Submit yourselves, then, to God. Resist the devil, and he will flee from you. Come near to God and he will come near to you. Wash your hands, you sinners, and purify your hearts, you double-minded. Grieve, mourn and wail. Change your laughter to mourning and your joy to gloom. Humble yourselves before the Lord, and he will lift you up.
James wants us to live a purified life. Odd that he tells us to grieve, mourn and wail. That our laughter should change to mourning and our joy to gloom. I do grieve the life I had, I mourn the trouble I’ve caused to myself and my loved ones. But my mourning changes to laughter when I think of what Christ did for me. I’m not the “beating my breast” type, anymore. I acknowledge that I, more than anyone I know, should be beating my breast for the grief I caused, but God has done so much for me that I cannot be gloomy about it any longer.
Brothers, do not slander one another.
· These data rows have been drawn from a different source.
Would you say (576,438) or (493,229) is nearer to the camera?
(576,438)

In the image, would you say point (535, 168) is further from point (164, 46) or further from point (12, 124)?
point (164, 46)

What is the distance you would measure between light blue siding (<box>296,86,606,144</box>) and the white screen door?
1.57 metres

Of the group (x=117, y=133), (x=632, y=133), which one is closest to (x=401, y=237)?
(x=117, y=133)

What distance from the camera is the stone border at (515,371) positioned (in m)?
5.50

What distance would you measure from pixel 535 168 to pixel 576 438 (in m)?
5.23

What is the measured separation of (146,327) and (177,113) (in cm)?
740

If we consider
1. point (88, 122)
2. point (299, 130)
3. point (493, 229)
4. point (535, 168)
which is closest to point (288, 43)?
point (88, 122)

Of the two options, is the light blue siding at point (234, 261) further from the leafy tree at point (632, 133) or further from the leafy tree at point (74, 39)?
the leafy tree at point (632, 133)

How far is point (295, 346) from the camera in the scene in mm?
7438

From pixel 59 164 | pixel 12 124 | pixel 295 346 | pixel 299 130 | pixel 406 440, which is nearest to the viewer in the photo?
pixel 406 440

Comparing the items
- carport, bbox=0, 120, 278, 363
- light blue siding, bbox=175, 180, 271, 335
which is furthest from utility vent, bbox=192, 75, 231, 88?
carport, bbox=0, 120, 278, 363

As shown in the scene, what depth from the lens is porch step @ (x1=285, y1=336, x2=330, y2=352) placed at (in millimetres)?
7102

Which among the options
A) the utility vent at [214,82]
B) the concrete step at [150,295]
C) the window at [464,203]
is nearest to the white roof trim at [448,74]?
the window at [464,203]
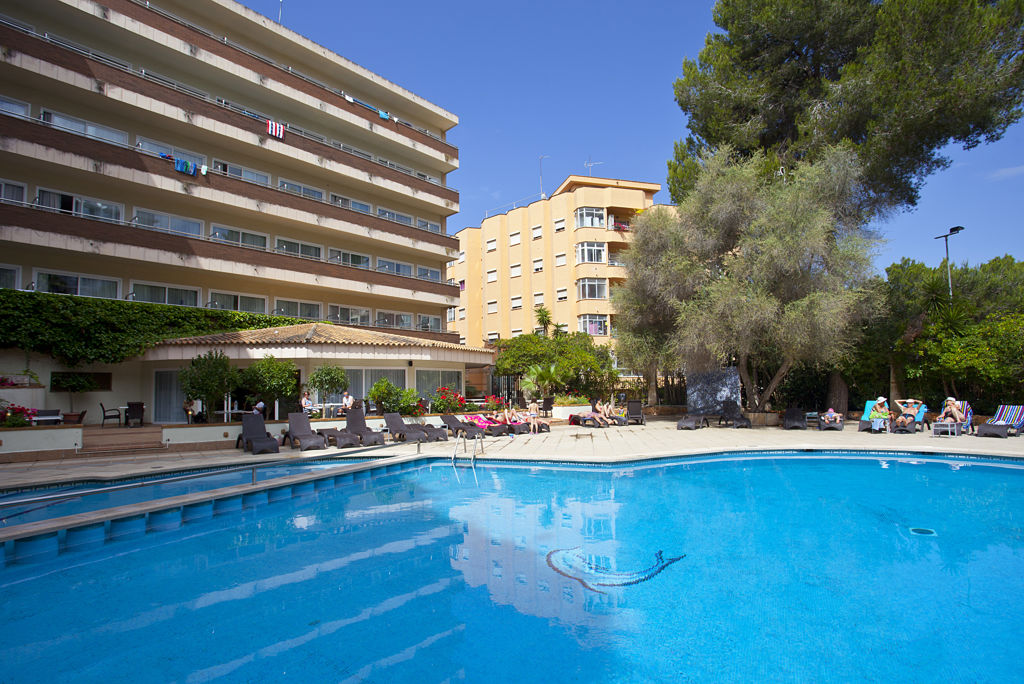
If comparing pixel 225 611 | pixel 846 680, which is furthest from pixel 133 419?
pixel 846 680

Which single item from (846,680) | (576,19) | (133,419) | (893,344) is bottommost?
(846,680)

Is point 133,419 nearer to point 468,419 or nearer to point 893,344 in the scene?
point 468,419

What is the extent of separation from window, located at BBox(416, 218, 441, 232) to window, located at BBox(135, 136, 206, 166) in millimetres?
13263

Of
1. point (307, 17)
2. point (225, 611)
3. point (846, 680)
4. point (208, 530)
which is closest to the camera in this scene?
point (846, 680)

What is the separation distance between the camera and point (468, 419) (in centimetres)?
1956

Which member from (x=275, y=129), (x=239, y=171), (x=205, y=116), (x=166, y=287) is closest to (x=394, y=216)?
(x=275, y=129)

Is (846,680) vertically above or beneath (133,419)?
beneath

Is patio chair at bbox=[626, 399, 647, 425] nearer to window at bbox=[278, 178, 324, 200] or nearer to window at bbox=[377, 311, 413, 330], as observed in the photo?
window at bbox=[377, 311, 413, 330]

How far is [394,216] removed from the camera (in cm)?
3431

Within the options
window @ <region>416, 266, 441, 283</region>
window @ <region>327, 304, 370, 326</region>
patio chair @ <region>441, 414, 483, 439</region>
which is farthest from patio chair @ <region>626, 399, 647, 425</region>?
window @ <region>416, 266, 441, 283</region>

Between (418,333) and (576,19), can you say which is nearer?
(576,19)

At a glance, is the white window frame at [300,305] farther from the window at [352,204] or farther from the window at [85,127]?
the window at [85,127]

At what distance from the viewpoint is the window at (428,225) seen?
117 feet

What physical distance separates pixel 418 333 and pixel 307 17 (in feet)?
61.5
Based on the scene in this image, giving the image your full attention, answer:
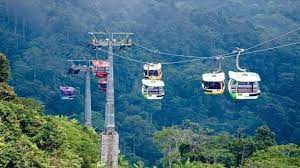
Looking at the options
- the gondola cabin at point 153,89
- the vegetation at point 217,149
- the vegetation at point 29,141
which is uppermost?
the gondola cabin at point 153,89

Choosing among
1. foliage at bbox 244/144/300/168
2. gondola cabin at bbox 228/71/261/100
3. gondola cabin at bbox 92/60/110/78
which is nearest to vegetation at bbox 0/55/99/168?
gondola cabin at bbox 228/71/261/100

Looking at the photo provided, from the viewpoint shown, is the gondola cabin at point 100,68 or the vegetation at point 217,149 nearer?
the gondola cabin at point 100,68

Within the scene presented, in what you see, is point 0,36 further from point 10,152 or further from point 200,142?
point 10,152

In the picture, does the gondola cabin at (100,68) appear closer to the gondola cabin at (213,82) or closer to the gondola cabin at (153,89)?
the gondola cabin at (153,89)

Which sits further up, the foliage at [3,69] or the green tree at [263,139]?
the foliage at [3,69]

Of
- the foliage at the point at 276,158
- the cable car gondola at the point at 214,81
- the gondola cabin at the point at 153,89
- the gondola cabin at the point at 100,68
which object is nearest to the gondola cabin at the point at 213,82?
the cable car gondola at the point at 214,81

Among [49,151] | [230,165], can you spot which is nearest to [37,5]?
[230,165]

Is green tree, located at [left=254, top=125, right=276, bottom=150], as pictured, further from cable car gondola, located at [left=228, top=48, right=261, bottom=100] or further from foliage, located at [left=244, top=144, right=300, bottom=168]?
cable car gondola, located at [left=228, top=48, right=261, bottom=100]
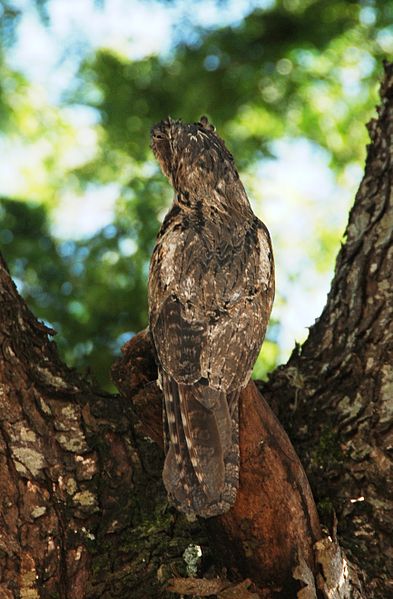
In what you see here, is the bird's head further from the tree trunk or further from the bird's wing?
the tree trunk

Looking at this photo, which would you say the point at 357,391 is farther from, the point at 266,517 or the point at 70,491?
the point at 70,491

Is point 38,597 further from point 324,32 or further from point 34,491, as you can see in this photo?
point 324,32

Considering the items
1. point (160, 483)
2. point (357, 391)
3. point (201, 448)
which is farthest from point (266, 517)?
point (357, 391)

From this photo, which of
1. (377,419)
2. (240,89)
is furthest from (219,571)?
(240,89)

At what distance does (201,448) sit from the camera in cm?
299

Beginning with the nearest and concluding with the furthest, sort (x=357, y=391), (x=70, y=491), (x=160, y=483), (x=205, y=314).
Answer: (x=205, y=314) < (x=70, y=491) < (x=160, y=483) < (x=357, y=391)

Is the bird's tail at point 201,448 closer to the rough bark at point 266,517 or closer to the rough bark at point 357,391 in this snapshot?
the rough bark at point 266,517

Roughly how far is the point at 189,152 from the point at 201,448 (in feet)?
4.72

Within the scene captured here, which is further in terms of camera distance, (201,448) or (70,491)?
(70,491)

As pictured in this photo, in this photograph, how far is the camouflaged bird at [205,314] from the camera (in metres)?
2.98

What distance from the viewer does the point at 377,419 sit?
3619 millimetres

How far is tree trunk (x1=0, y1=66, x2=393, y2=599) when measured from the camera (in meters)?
3.10

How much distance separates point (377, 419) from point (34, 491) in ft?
4.37

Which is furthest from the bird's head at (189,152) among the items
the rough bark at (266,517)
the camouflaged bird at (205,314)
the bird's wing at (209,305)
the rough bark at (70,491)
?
the rough bark at (266,517)
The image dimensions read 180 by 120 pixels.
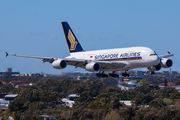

Anyone who speaks against his brother or judges him speaks against the law and judges it. When you judge the law, you are not keeping it, but sitting in judgment on it. There is only one Lawgiver and Judge, the one who is able to save and destroy. But you—who are you to judge your neighbor?
Stop talking bad about your neighbor. Everyone is your neighbor. Enough said.
Boasting About Tomorrow
Now listen, you who say, “Today or tomorrow we will go to this or that city, spend a year there, carry on business and make money.” Why, you do not even know what will happen tomorrow. What is your life? You are a mist that appears for a little while and then vanishes. Instead, you ought to say, “If it is the Lord’s will, we will live and do this or that.” As it is, you boast and brag. All such boasting is evil. Anyone, then, who knows the good he ought to do and doesn’t do it, sins.
If the Lord wills it, I will continue to write. If the Lord wills, I will continue to teach. If the Lord wills, and I can stay focused on His will, I will have the good that I ought to do clearly in mind and I will be able to do it. I do not know what will happen tomorrow. But I do know that I have been given today to do as the Lord wills.